CWD In Second Wild Deer Harvested In Shawano County
MADISON, Wis. – The Wisconsin Department of Natural Resources (DNR) confirms a wild deer tested positive for chronic wasting disease (CWD) in southwestern Shawano County in the town of Germania. The deer was a 4-5-year-old hunter-harvested buck taken during the 2022 archery deer season. This is the second confirmed wild deer CWD-positive case in Shawano County.
As required by state law, the DNR enacts 3-year baiting and feeding bans in counties where CWD has been detected and 2-year bans in adjoining counties that lie within 10 miles of a CWD detection. The recent detection of CWD in Shawano County results in the renewal of the 3-year baiting and feeding ban in Shawano County and the renewal of the 2-year baiting and feeding ban in both Waupaca and Marathon counties.
Baiting or feeding deer encourages them to congregate unnaturally around the shared food source where sick deer can spread CWD through direct contact with healthy deer or by leaving behind infectious prions in their bodily secretions.
More information regarding baiting and feeding regulations and CWD in Wisconsin is available on the DNR webpage.

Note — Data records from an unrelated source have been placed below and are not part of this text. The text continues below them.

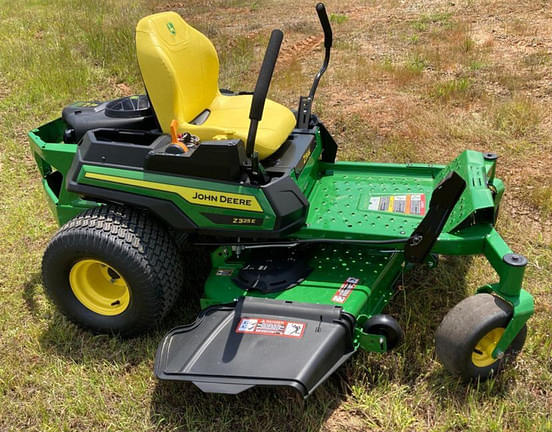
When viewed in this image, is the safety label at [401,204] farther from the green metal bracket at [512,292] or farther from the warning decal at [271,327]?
the warning decal at [271,327]

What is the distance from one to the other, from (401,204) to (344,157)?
1657 mm

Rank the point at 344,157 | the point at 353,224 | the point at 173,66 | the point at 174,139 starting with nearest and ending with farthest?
1. the point at 174,139
2. the point at 353,224
3. the point at 173,66
4. the point at 344,157

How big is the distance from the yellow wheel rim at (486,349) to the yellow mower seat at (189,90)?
4.42ft

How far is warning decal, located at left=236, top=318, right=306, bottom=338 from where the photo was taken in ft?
7.61

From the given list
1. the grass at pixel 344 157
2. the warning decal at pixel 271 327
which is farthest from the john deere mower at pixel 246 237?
the grass at pixel 344 157

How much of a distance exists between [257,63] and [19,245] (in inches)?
148

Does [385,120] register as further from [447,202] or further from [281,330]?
[281,330]

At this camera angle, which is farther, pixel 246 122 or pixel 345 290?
pixel 246 122

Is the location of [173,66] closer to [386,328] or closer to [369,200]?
[369,200]

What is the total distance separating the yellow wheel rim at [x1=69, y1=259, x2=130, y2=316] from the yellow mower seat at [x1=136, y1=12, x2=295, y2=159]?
812 mm

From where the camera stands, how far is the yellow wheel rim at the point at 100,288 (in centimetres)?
283

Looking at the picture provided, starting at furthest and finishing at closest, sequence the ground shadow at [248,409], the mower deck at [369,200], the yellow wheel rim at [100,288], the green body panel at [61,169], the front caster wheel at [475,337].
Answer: the green body panel at [61,169], the yellow wheel rim at [100,288], the mower deck at [369,200], the ground shadow at [248,409], the front caster wheel at [475,337]

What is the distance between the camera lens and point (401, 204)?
2936 mm

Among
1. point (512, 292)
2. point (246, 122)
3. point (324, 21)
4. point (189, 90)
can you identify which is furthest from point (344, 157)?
point (512, 292)
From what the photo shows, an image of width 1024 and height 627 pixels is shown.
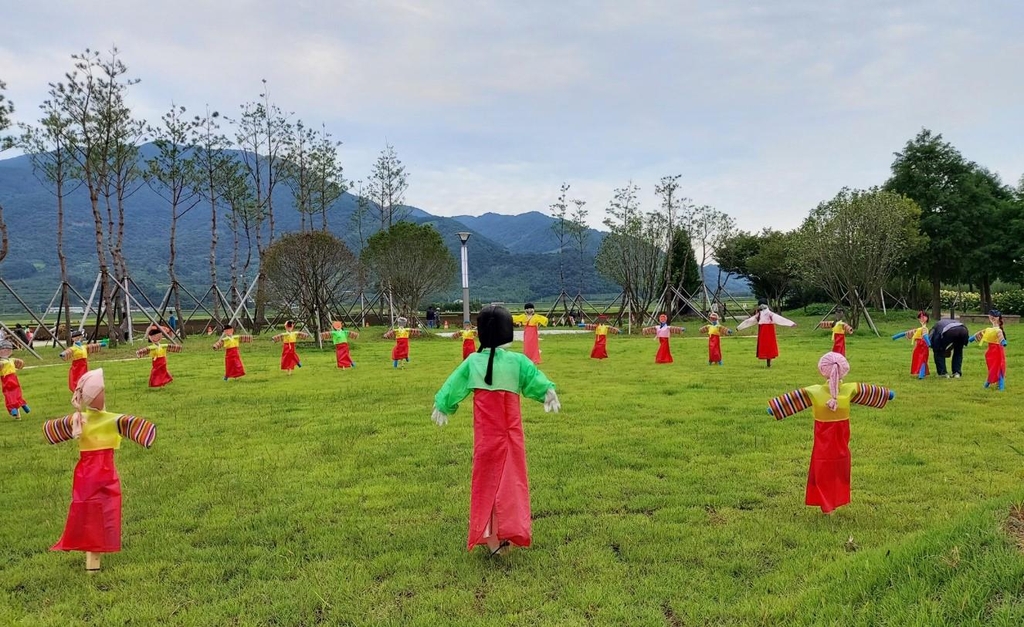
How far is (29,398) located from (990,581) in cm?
1668

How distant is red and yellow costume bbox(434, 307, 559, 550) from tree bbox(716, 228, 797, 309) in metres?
42.0

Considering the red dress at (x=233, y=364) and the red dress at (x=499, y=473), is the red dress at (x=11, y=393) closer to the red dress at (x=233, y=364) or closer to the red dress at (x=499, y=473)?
the red dress at (x=233, y=364)

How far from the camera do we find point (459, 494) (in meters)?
6.48

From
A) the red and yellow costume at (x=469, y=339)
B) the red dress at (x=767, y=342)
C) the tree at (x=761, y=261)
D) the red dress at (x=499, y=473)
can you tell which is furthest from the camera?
the tree at (x=761, y=261)

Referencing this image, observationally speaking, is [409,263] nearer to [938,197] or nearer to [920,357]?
[920,357]

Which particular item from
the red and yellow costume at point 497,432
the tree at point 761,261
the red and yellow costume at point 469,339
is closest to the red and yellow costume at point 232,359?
the red and yellow costume at point 469,339

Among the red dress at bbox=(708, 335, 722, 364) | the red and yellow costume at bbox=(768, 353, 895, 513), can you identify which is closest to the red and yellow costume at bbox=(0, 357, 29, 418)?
the red and yellow costume at bbox=(768, 353, 895, 513)

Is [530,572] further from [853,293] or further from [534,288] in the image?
[534,288]

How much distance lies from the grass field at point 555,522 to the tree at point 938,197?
27.5 meters

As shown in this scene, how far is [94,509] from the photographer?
500 cm

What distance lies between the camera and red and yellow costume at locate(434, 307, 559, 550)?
488cm

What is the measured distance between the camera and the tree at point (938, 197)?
3428 cm

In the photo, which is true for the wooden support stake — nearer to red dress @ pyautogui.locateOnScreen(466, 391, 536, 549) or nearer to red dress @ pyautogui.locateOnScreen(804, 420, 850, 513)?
red dress @ pyautogui.locateOnScreen(466, 391, 536, 549)

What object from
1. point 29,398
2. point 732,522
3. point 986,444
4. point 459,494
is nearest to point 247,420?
point 459,494
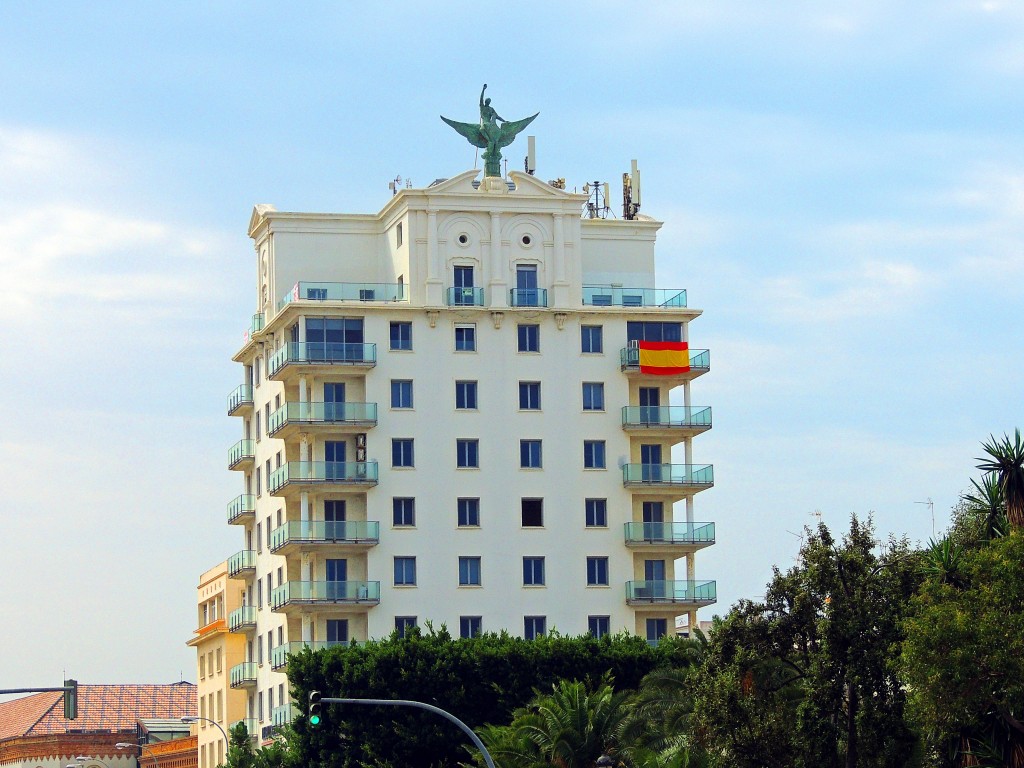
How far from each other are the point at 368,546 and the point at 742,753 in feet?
135

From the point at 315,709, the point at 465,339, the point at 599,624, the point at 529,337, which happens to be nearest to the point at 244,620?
the point at 465,339

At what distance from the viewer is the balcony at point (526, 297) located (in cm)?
9900

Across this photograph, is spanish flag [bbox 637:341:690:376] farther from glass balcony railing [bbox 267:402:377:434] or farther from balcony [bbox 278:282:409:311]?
glass balcony railing [bbox 267:402:377:434]

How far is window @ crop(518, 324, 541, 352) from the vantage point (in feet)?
324

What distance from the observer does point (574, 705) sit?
64.8 m

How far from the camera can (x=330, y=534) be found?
94.9m

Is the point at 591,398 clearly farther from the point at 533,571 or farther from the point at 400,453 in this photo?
the point at 400,453

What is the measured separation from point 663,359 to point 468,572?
1408 centimetres

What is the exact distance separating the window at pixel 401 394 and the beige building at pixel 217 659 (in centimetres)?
2278

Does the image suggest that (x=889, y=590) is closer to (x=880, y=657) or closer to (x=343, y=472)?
(x=880, y=657)

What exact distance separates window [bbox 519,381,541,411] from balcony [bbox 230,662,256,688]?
2047cm

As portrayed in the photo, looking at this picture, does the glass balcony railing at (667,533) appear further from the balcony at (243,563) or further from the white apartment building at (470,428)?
the balcony at (243,563)

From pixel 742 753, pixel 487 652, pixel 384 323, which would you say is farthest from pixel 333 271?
pixel 742 753

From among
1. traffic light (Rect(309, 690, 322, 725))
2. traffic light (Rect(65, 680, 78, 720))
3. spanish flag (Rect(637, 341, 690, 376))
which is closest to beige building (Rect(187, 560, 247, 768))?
spanish flag (Rect(637, 341, 690, 376))
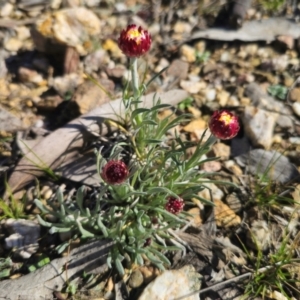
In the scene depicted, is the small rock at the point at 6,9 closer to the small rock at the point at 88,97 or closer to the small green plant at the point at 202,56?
the small rock at the point at 88,97

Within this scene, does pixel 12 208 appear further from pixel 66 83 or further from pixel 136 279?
pixel 66 83

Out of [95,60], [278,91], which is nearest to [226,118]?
[278,91]

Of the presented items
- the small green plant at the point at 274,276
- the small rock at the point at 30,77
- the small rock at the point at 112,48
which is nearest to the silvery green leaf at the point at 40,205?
the small green plant at the point at 274,276

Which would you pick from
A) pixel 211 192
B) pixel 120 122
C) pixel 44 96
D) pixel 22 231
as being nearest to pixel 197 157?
pixel 211 192

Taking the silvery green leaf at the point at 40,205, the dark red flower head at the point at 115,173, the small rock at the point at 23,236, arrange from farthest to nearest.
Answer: the small rock at the point at 23,236
the silvery green leaf at the point at 40,205
the dark red flower head at the point at 115,173

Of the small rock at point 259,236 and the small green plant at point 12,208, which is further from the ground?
the small green plant at point 12,208

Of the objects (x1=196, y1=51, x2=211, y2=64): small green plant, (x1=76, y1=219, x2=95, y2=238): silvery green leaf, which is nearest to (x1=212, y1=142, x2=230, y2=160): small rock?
(x1=196, y1=51, x2=211, y2=64): small green plant
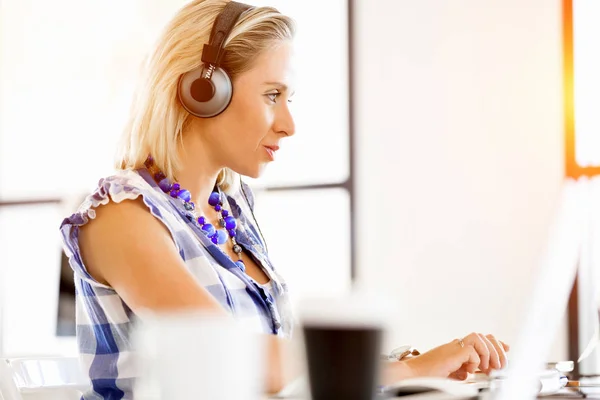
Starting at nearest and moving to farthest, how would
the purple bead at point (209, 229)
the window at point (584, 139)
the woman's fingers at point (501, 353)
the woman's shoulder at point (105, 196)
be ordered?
1. the woman's fingers at point (501, 353)
2. the woman's shoulder at point (105, 196)
3. the purple bead at point (209, 229)
4. the window at point (584, 139)

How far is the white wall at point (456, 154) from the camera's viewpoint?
267 cm

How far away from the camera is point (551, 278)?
62cm

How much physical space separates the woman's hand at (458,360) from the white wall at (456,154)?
161 cm

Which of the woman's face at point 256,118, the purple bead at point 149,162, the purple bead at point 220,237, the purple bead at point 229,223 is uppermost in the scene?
the woman's face at point 256,118

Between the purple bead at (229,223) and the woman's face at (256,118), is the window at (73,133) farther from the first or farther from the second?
the woman's face at (256,118)

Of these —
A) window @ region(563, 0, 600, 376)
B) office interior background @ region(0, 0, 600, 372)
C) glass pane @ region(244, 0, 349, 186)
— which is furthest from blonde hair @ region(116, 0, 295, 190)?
glass pane @ region(244, 0, 349, 186)

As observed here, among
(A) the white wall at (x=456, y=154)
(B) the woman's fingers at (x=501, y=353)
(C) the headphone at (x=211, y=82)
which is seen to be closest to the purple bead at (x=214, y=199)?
(C) the headphone at (x=211, y=82)

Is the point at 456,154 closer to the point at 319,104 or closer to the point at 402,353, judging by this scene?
the point at 319,104

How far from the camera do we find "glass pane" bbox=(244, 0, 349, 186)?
9.97 feet

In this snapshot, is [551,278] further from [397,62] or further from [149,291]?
[397,62]

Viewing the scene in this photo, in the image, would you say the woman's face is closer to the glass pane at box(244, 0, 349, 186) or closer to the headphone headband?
the headphone headband

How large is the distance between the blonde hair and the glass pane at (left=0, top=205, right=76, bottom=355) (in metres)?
2.29

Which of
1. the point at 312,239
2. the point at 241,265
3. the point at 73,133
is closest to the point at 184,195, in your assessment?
the point at 241,265

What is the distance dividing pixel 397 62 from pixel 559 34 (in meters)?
0.55
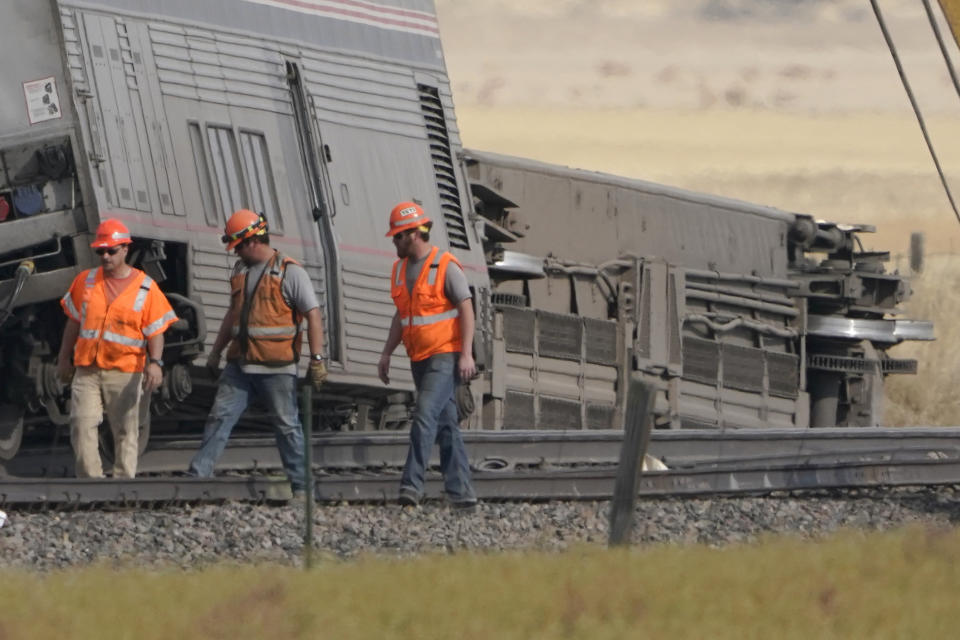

The DNR asks deer hunters in Shawano, Waupaca, Marathon and Portage counties to assist with efforts to identify where CWD is present on the landscape. Those harvesting deer within 10 miles of the newly detected positive case are especially encouraged to have their deer tested. The collection of CWD samples is essential for assessing the presence of CWD in the deer population across the state.
In addition to submitting samples for CWD testing, hunters are also encouraged to properly dispose of deer carcass waste by locating a designated dumpster, transfer station or landfill location near you on the DNR website. Proper carcass disposal helps slow the spread of CWD by removing potentially infected deer carcasses from the landscape.
CWD is a fatal, infectious nervous system disease of deer, moose, elk and reindeer/caribou. It belongs to the family of diseases known as transmissible spongiform encephalopathies (TSEs) or prion diseases. The Wisconsin DNR began monitoring the state’s wild white-tailed deer population for CWD in 1999. The first positives were found in 2002.